Databricks

The Databricks plugin lets you run PySpark jobs on Databricks clusters directly from Flyte tasks. You write normal PySpark code in a Flyte task, and the plugin submits it to Databricks via the Jobs API 2.1. The connector handles job submission, polling, and cancellation.

The plugin supports:

  • Running PySpark tasks on new or existing Databricks clusters
  • Full Spark configuration (driver/executor memory, cores, instances)
  • Databricks cluster auto-scaling
  • API token-based authentication

Installation

pip install flyteplugins-databricks

This also installs flyteplugins-spark as a dependency, since the Databricks plugin extends the Spark plugin.

Quick start

Create a Databricks configuration and pass it as plugin_config to a TaskEnvironment:

from flyteplugins.databricks import Databricks
import flyte

image = (
    flyte.Image.from_base("databricksruntime/standard:16.4-LTS")
    .clone(name="spark", registry="ghcr.io/flyteorg", extendable=True)
    .with_env_vars({"UV_PYTHON": "/databricks/python3/bin/python"})
    .with_pip_packages("flyteplugins-databricks", pre=True)
)

databricks_conf = Databricks(
    spark_conf={
        "spark.driver.memory": "2000M",
        "spark.executor.memory": "1000M",
        "spark.executor.cores": "1",
        "spark.executor.instances": "2",
        "spark.driver.cores": "1",
    },
    executor_path="/databricks/python3/bin/python",
    databricks_conf={
        "run_name": "flyte databricks plugin",
        "new_cluster": {
            "spark_version": "13.3.x-scala2.12",
            "node_type_id": "m6i.large",
            "autoscale": {"min_workers": 1, "max_workers": 2},
        },
        "timeout_seconds": 3600,
        "max_retries": 1,
    },
    databricks_instance="myaccount.cloud.databricks.com",
    databricks_token="DATABRICKS_TOKEN",
)

databricks_env = flyte.TaskEnvironment(
    name="databricks_env",
    resources=flyte.Resources(cpu=(1, 2), memory=("3000Mi", "5000Mi")),
    plugin_config=databricks_conf,
    image=image,
)

Then use the environment to decorate your task:

@databricks_env.task
async def hello_databricks() -> float:
    spark = flyte.ctx().data["spark_session"]
    # Use spark as a normal SparkSession
    count = spark.sparkContext.parallelize(range(100)).count()
    return float(count)

Configuration

The Databricks config extends the Spark config with Databricks-specific fields.

Spark fields (inherited)

Parameter Type Description
spark_conf Dict[str, str] Spark configuration key-value pairs
hadoop_conf Dict[str, str] Hadoop configuration key-value pairs
executor_path str Path to the Python binary on the Databricks cluster (e.g., /databricks/python3/bin/python)
applications_path str Path to the main application file

Databricks-specific fields

Parameter Type Description
databricks_conf Dict[str, Union[str, dict]] Databricks run-submit job configuration.
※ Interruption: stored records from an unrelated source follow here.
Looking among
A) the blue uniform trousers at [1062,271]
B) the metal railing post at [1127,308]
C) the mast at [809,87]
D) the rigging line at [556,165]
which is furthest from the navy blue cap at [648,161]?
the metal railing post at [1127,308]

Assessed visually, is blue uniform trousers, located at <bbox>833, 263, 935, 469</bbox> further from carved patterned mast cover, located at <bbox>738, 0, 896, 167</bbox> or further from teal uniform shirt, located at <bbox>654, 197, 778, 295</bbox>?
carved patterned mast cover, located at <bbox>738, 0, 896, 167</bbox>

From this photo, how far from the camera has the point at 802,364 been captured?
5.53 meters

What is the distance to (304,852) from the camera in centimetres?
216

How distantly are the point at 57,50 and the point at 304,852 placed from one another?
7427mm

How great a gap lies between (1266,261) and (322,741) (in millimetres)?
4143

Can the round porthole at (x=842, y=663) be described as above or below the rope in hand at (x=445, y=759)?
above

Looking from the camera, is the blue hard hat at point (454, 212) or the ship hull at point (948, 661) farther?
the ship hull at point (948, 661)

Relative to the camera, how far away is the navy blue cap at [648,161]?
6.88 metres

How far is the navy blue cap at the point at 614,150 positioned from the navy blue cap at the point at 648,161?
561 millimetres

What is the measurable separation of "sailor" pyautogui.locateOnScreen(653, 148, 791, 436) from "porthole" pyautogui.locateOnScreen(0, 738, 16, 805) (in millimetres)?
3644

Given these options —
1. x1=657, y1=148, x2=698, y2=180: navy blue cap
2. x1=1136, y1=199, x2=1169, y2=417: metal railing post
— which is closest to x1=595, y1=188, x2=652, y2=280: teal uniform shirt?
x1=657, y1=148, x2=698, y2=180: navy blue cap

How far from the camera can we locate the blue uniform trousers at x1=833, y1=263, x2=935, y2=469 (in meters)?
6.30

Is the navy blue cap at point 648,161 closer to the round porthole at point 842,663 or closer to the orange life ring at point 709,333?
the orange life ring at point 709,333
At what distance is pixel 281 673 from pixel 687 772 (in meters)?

Must contain either existing_cluster_id or new_cluster
databricks_instance str Your workspace domain (e.g., myaccount.cloud.databricks.com). Can also be set via the FLYTE_DATABRICKS_INSTANCE env var on the connector
databricks_token str Name of the Flyte secret containing the Databricks API token

databricks_conf structure

The databricks_conf dict maps to the Databricks run-submit API payload. Key fields:

Field Description
new_cluster Cluster spec with spark_version, node_type_id, autoscale, etc.
existing_cluster_id ID of an existing cluster to use instead of creating a new one
run_name Display name in the Databricks UI
timeout_seconds Maximum job duration
max_retries Number of retries before marking the job as failed

The connector automatically injects the Docker image, Spark configuration, and environment variables from the task container into the cluster spec.

Authentication

Store your Databricks API token as a Flyte secret. The databricks_token parameter specifies the secret name:

databricks_conf = Databricks(
    # ...
    databricks_token="DATABRICKS_TOKEN",
)

Accessing the Spark session

Inside a Databricks task, the SparkSession is available through the task context, just like the Spark plugin:

@databricks_env.task
async def my_databricks_task() -> float:
    spark = flyte.ctx().data["spark_session"]
    df = spark.read.parquet("s3://my-bucket/data.parquet")
    return float(df.count())

API reference

See the Databricks API reference for full details.